◆ Excerpt ◆
Base: Allow all valid Python 3 identifier characters

Note: Does not check for keywords, only character classes (not a change from the original code).
2025-07-14 09:55:32 -05:00
parent 7b85239093
commit c26e3e9756
8 changed files with 136 additions and 25 deletions
--- a/CMakeLists.txt
+++ b/CMakeLists.txt
@@ -77,6 +77,7 @@ SetupDoxygen()
 SetupLibFmt()
 SetupYamlCpp()
 SetupZipIos()
+find_package(ICU REQUIRED COMPONENTS uc i18n)
 if(NOT FREECAD_LIBPACK_USE OR FREECAD_LIBPACK_CHECKFILE_CLBUNDLER OR FREECAD_LIBPACK_CHECKFILE_VERSION)
    SetupPython()
    SetupPCL()
--- a/cMake/FreeCAD_Helpers/PrintFinalReport.cmake
+++ b/cMake/FreeCAD_Helpers/PrintFinalReport.cmake
@@ -141,6 +141,7 @@ macro(PrintFinalReport)
    conditional(pybind11 pybind11_FOUND "not enabled" ${pybind11_VERSION})
    simple(Boost ${Boost_VERSION})
    simple(XercesC "${XercesC_VERSION} [${XercesC_LIBRARIES}] [${XercesC_INCLUDE_DIRS}]")
+    simple(ICU "${ICU_VERSION}")
    simple(ZLIB "${ZLIB_VERSION_STRING}")
    simple(OCC "${OCC_VERSION_STRING} [${OCC_LIBRARY_DIR}] [${OCC_INCLUDE_DIR}]")
    simple(OCC_Libs "[${OCC_LIBRARIES}]")
--- a/src/Base/CMakeLists.txt
+++ b/src/Base/CMakeLists.txt
@@ -28,6 +28,7 @@ target_include_directories(
    ${XercesC_INCLUDE_DIRS}
    ${ZLIB_INCLUDE_DIR}
    ${ZIPIOS_INCLUDES}
+    ${ICU_INCLUDE_DIRS}
 )

 if(MSVC)
@@ -35,6 +36,7 @@ if(MSVC)

◆ Information shown ◆
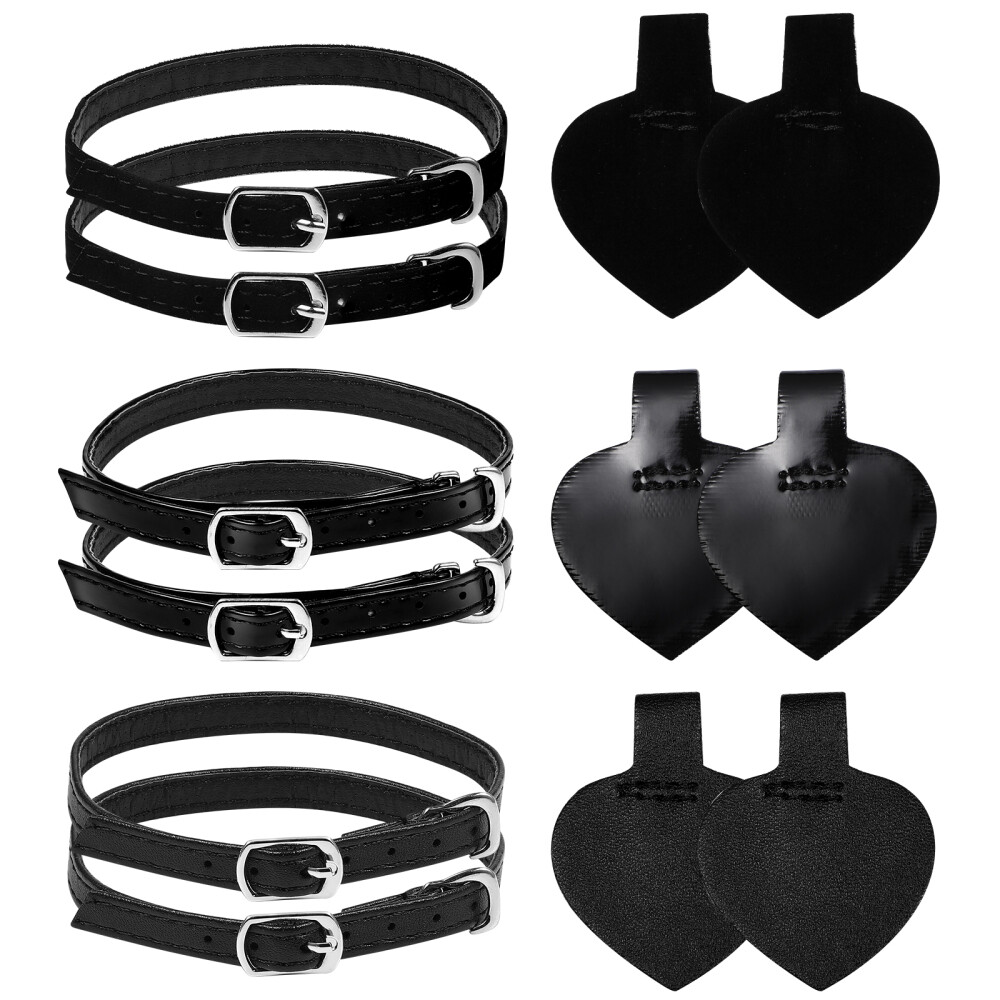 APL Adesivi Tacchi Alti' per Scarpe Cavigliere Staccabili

--

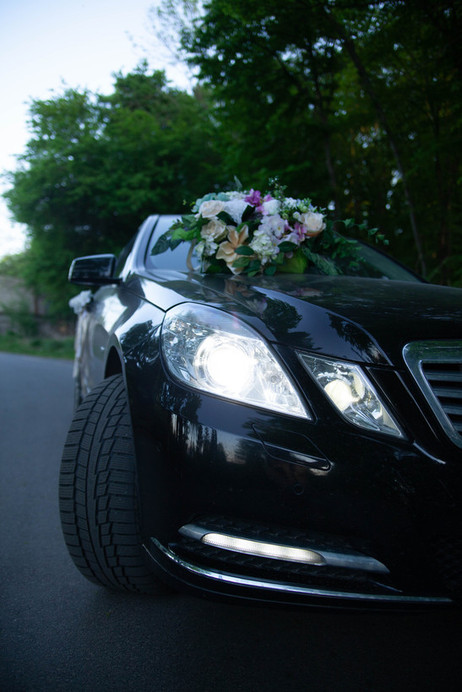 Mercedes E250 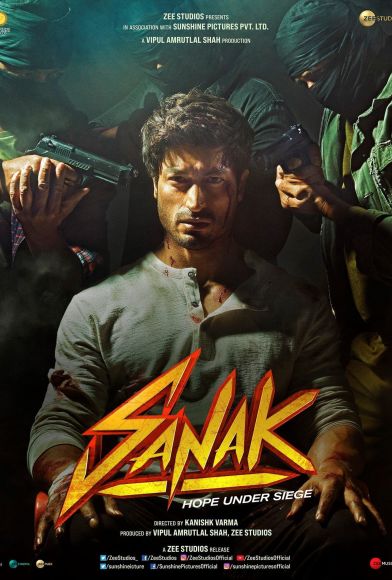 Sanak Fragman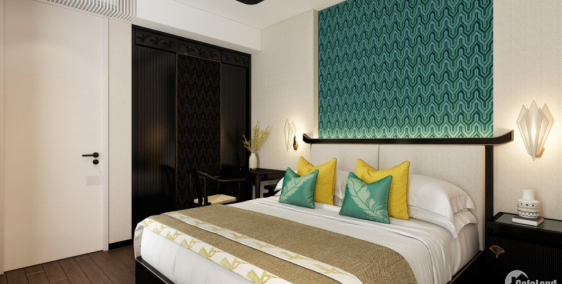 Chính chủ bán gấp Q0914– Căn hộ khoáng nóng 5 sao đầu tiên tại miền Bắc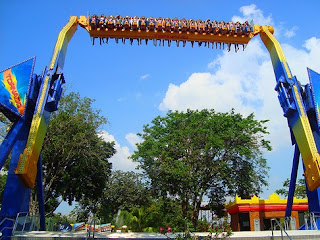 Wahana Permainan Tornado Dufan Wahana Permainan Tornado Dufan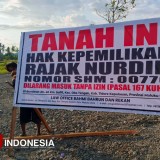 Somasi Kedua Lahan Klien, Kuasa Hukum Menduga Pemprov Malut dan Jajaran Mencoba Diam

---

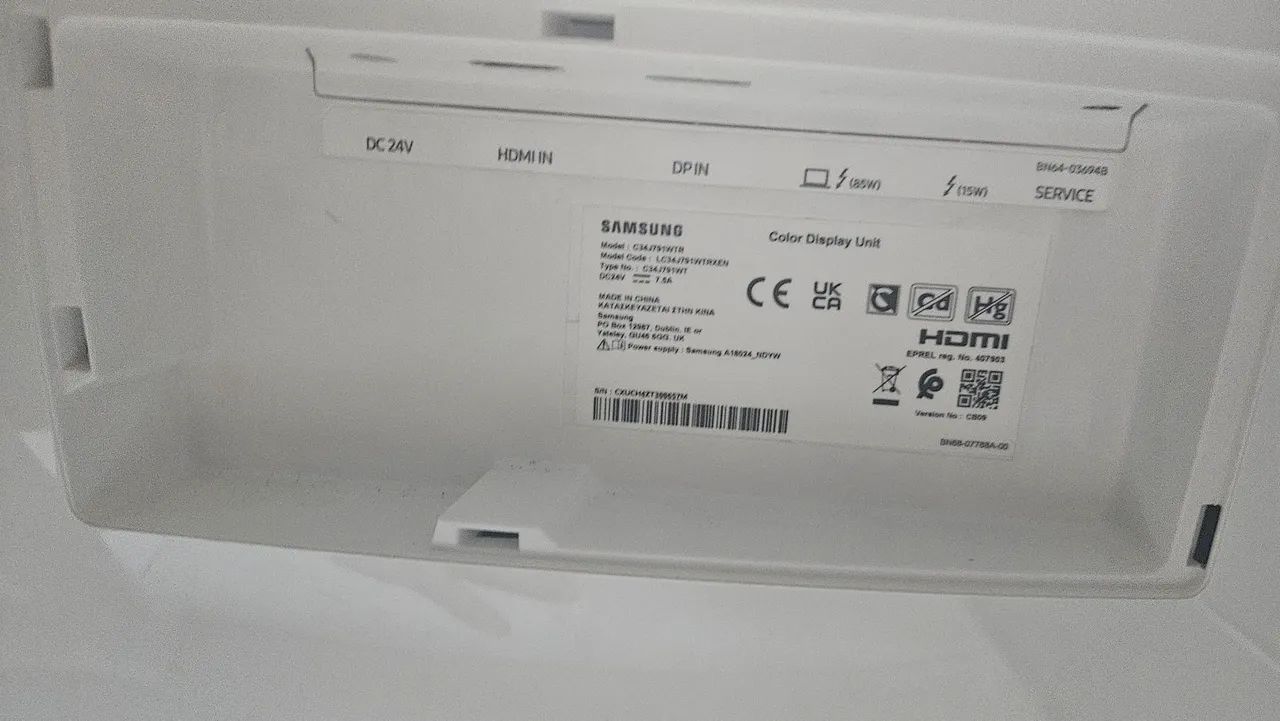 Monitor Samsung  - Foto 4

◆ Work request ◆
Resume the commit diff that allows all valid Python 3 identifier characters, continuing from its final line.

◆ Exercise response ◆
        ${Boost_LIBRARIES}
        ${XercesC_LIBRARIES}
        ${ZLIB_LIBRARIES}
+        ${ICU_LIBRARIES}
        debug MSVCRTD.LIB
        debug MSVCPRTD.LIB
        optimized MSVCRT.LIB
@@ -59,6 +61,7 @@ elseif(MINGW)
        ${XercesC_LIBRARIES}
        ${Boost_LIBRARIES}
        ${ZLIB_LIBRARIES}
+        ${ICU_LIBRARIES}
        Rpcrt4.lib
    )
 else(MSVC)
@@ -66,6 +69,7 @@ else(MSVC)
        ${XercesC_LIBRARIES}
        ${Boost_LIBRARIES}
        ${ZLIB_LIBRARIES}
+        ${ICU_LIBRARIES}
    )
 endif(MSVC)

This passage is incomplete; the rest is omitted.